- Data shown
====
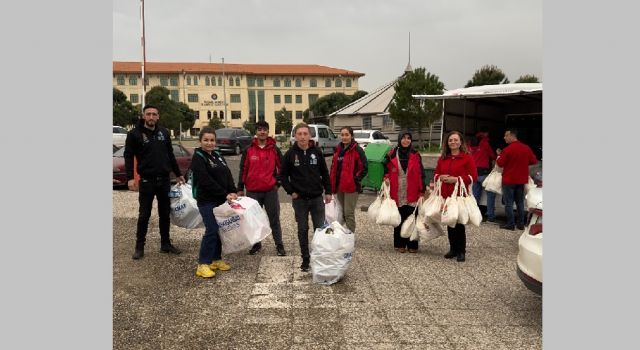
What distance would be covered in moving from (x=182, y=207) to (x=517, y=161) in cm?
494

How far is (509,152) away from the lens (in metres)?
7.70

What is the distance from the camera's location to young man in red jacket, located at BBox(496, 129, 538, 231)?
770 cm

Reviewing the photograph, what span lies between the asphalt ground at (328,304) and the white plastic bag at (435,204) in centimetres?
57

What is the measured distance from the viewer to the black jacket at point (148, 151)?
5.79 m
====
Skip the images and write out the rest of the listing exactly.

- Finished task
What distance would be covered in moving from (x=182, y=207) to (x=517, y=161) in cm?
494

How far is (509,152) away from the lens (in metres)?
7.70

What is the distance from the camera's location to young man in red jacket, located at BBox(496, 129, 538, 231)?
770 cm

Reviewing the photograph, what span lies between the asphalt ground at (328,304) and the white plastic bag at (435,204) in centimetres?
57

What is the measured distance from the viewer to the black jacket at point (148, 151)?
5.79 m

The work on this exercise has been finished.